Refined Impact Protrusion Process

Posted by: gbeer

Refined Impact Protrusion Process - 19/06/2013 18:38

It's a big @#$$ed coke can! smile

The new mac pro desktop.
Posted by: mlord

Re: Refined Impact Protrusion Process - 19/06/2013 19:50

I wonder if anyone is already selling wrap-around sticker kits to give the full coke (or trash..) can experience?

Business Op!
Posted by: drakino

Re: Refined Impact Protrusion Process - 19/06/2013 20:45

I am curious to see the machine in person, along with pricing information. It's however still a few months out, with a lot of questions yet to be answered. I'm going to wait and see before I judge it completely.

For any Apple developers out there, check out the WWDC video "Painting the future". Shows what some are already doing with the new Mac workstation.

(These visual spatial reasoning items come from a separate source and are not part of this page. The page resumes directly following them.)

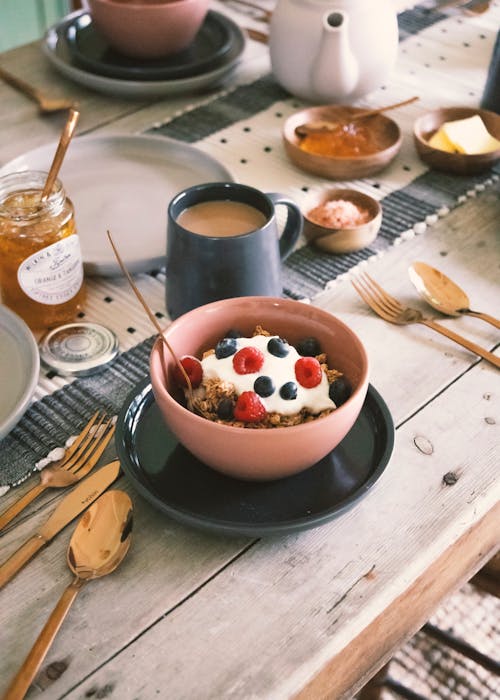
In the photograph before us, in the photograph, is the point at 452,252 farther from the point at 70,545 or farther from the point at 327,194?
the point at 70,545

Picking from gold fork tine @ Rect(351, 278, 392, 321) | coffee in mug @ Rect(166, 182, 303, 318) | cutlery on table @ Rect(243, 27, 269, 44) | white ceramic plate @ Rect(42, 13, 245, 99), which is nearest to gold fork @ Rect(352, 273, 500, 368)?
gold fork tine @ Rect(351, 278, 392, 321)

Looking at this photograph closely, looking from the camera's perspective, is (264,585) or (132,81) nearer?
(264,585)

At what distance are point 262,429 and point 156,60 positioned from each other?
0.90 meters

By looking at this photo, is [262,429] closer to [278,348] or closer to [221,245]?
[278,348]

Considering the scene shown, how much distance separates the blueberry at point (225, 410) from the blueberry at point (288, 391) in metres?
0.04

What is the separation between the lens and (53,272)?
0.84 meters

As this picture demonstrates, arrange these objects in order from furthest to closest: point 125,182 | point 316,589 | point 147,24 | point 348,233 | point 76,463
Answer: point 147,24 → point 125,182 → point 348,233 → point 76,463 → point 316,589

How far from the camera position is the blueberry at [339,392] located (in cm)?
68

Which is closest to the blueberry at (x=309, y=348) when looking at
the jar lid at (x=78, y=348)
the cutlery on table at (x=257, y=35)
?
the jar lid at (x=78, y=348)

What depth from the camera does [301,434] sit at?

Some aspects of the hardware do remind me of the G4 Cube. Though without the satisfying handle to remove the core.
Posted by: peter

Re: Refined Impact Protrusion Process - 20/06/2013 12:07

The most interesting thing to me about the Mac Pro Mini is how they go on about how many 4K displays it'll support. If Apple start coming out with 4K displays, or at least if Dell and friends start getting hold of the same panels and doing less Apple-y ones, then that'll be a Good Thing. HDMI 1.4 will only do 4K at 24Hz refresh, but that's enough for emacs smile

Peter
Posted by: DWallach

Re: Refined Impact Protrusion Process - 20/06/2013 14:55

I found it interesting that the new MacBook Air can't drive a 4k monitor. It appears that it requires beastly fast GPUs to really do the job properly, and that's something the new Mac Pro is clearly engineered to deliver.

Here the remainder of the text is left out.